Fractional Chern Insulators vs. Non-Magnetic States in Twisted Bilayer MoTe$_2$

Abstract: Fractionally filled Chern bands with strong interactions may give rise to fractional Chern insulator (FCI) states, the zero-field analogue of the fractional quantum Hall effect. Recent experiments have demonstrated the existence of FCIs in twisted bilayer MoTe$_2$ without external magnetic fields -- most robust at $\nu=-2/3$ -- as well as Chern insulators (CIs) at $\nu=-1$. Although the appearance of both of these states is theoretically natural in an interacting topological system, experiments repeatedly observe nonmagnetic states (lacking FCIs) at $\nu=-1/3$ and $-4/3$, a puzzling result which has not been fully theoretically explained.
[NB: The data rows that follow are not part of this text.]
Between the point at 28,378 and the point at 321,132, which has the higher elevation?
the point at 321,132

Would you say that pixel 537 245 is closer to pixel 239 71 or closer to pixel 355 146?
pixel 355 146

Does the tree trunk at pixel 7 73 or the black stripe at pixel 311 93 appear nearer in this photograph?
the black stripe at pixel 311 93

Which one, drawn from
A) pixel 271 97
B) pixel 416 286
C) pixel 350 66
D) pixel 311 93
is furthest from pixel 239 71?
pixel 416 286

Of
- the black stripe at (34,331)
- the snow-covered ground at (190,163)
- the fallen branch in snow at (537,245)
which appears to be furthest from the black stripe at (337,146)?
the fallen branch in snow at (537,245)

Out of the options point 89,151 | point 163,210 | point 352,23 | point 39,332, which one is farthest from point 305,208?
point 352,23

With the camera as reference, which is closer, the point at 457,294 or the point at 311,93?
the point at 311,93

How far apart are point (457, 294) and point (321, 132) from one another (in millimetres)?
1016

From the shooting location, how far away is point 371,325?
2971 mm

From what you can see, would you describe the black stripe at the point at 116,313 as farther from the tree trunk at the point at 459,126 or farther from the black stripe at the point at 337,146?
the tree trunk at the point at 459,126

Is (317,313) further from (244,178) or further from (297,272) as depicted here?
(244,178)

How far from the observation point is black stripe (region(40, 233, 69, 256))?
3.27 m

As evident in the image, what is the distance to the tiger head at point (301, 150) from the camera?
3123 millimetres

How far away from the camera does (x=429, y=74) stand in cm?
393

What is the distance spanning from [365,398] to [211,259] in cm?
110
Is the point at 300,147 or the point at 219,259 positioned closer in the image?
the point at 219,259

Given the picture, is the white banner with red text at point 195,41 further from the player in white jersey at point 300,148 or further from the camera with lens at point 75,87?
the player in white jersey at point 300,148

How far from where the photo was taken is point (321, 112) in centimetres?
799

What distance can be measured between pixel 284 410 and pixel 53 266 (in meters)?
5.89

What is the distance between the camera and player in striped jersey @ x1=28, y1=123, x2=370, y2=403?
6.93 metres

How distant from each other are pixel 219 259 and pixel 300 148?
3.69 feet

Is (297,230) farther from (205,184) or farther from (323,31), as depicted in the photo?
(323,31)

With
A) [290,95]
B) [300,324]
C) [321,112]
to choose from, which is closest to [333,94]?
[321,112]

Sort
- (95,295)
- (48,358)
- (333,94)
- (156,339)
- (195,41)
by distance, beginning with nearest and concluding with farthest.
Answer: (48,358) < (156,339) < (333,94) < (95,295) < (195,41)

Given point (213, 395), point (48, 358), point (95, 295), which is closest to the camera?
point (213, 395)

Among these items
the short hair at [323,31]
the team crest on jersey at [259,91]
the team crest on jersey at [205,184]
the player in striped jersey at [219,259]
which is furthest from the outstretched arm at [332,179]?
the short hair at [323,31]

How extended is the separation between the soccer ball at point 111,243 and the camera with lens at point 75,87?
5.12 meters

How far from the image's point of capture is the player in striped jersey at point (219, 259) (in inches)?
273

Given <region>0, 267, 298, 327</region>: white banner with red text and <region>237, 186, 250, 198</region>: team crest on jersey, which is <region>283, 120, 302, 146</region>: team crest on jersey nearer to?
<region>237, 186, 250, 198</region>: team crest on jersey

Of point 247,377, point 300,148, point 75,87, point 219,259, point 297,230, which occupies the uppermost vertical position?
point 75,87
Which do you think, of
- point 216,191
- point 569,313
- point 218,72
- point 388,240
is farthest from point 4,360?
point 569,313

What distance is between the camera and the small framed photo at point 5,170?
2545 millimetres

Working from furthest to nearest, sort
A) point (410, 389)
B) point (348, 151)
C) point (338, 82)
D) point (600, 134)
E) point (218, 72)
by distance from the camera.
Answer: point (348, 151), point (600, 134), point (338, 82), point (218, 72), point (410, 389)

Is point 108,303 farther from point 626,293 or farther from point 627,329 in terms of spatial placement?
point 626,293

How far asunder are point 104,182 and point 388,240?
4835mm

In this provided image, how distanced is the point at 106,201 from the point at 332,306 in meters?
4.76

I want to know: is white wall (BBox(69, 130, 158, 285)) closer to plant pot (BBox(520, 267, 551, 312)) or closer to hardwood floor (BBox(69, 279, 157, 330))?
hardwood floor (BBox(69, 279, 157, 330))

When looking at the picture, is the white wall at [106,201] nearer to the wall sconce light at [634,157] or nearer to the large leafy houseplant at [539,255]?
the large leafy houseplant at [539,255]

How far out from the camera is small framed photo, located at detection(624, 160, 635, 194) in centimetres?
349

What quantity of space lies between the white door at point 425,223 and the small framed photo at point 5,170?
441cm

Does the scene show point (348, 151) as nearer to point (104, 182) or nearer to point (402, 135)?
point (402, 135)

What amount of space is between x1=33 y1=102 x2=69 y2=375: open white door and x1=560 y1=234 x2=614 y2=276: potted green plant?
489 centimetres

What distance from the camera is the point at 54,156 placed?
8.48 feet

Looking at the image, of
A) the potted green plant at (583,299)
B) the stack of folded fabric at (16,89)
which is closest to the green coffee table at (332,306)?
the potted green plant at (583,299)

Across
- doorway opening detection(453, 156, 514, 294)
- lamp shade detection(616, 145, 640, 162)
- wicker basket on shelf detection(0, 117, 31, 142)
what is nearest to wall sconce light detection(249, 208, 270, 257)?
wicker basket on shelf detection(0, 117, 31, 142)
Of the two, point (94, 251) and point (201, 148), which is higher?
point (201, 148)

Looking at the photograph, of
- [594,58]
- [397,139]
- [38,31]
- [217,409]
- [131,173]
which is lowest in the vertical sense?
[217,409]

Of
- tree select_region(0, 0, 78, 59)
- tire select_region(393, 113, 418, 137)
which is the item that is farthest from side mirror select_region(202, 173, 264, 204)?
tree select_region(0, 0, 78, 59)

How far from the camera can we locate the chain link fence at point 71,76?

In this work, we perform Hartree-Fock and exact diagonalization calculations to test whether the standard MoTe$_2$ moir\'e model with the (greatly varying) parameter values available in the literature can reproduce the non-magnetic states at $\nu=-1/3$ and $-4/3$ in unison with the FCI at $\nu=-2/3$ and CI state at $\nu = -1$. We focus on the experimentally relevant twist angles and, crucially, include remote bands. We find that the parameters proposed in [Wang et al. (2023)] can nearly capture the experimental phenomena at $\nu=-1/3,-2/3,-1,-4/3$ simultaneously, though the predicted ground states at $\nu=-1/3$ are still mostly fully-spin-polarized and a larger dielectric constant $\epsilon>10$ than is typical of hexagonal boron nitride (h-BN) substrate $\epsilon\sim 6$ is required. Our results show the importance of remote bands in identifying the competing magnetic orders and lay the groundwork for further study of the realistic phase diagram.